Alex Gonçalves disse...

Eu não gostei nem um pouco do filme. Não sou maior fã da obra de Kerouac, mas acredito que o escritor foi capaz de transmitir a sensação de liberdade que temos quando embarcamos numa aventura em que às vezes não há um destino determinado previamente. Agora, este filme do Salles nem parece um road movie, pois são mínimos os instantes em que vemos os personagens na estrada. O vemos em vários lugares, mas poucas vezes é registrado as dificuldades que tiveram para chegar aonde quer que seja.

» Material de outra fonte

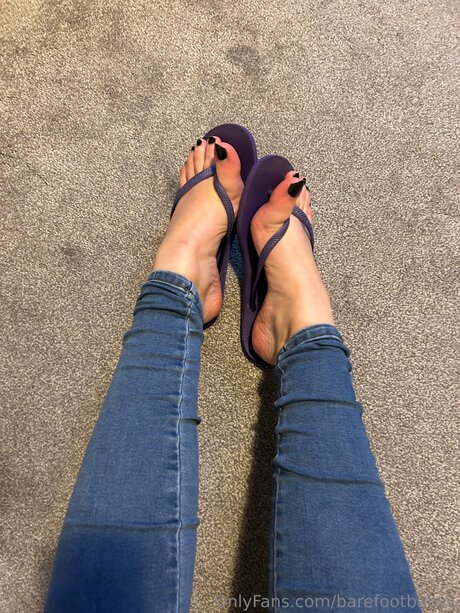 Barefootbaby1 star naked gallery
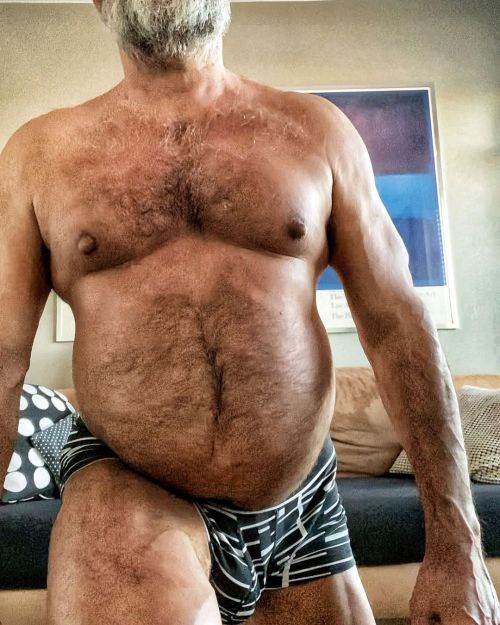 #musclebear #musclebeard #musclebearded #musclebearsgay #musclebearintraining #musclebearart#muscl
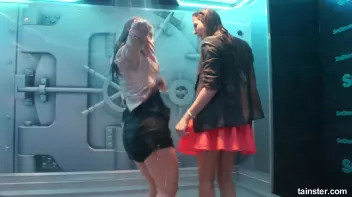 Sexy ladies getting wetter and wetter Screencap 4 on sinx.preview.netperv.com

Sem dizer que o filme tem um teor homoerótico que soa totalmente deslocado. Aliás, nem sei se foi a intenção de Salles e até achei estranho ninguém ter discutido isto ao falar sobre o filme, mas há cenas entre Sal e Dean em que isto fica bem claro.

Rafael Carvalho disse...

Ih Alex, tá de pá virada, hein. Eu tenho me desencantado pelo filme com o tempo. Ainda acho que certa atmosfera de liberdade anárquica está ali, mas sem a mesma força porque tem coisas muito "corretas" na transposição, sabe? São partes do livro muito demarcadas que precisavam ser colocadas de qualquer jeito no filme. Sobre o teor homoerótico, acho que o material já incita isso (e a própria vida pessoal dos personagens envolvidos), mas me parece algo mais acentuado no filme mesmo. Não vejo problemas.

Elizio disse...

Achei que ia achar um 'easy rider', mas achei um filme um tanto longo e caótico em alguns pontos. Se não tivesse o nome Walter Salles por trás, não sei seria tão bem visto.
Concordo com você com os personagens sem desenvolvimento. Acrescentaria a eles a propria Camille, mulher de Dean; ou até mesmo a mãe... que aparece em cenas perdidas do filme.

Não sei se vi o filme como Mais do Mesmo, mas fica uma sensação de "já sei o que vai acontecer..."

Rafael Carvalho disse...

Rapaz, como te falei em outra conversa, o filme tem ficado mais fraco pra mim cada vez que eu penso nele. Agora me parece um tanto burocrático, não é um filme que ficou marcado na memória. Se tivesse a pegada anárquica do Easy Rider, em sua forma, penso eu, seria realmente mais interessante.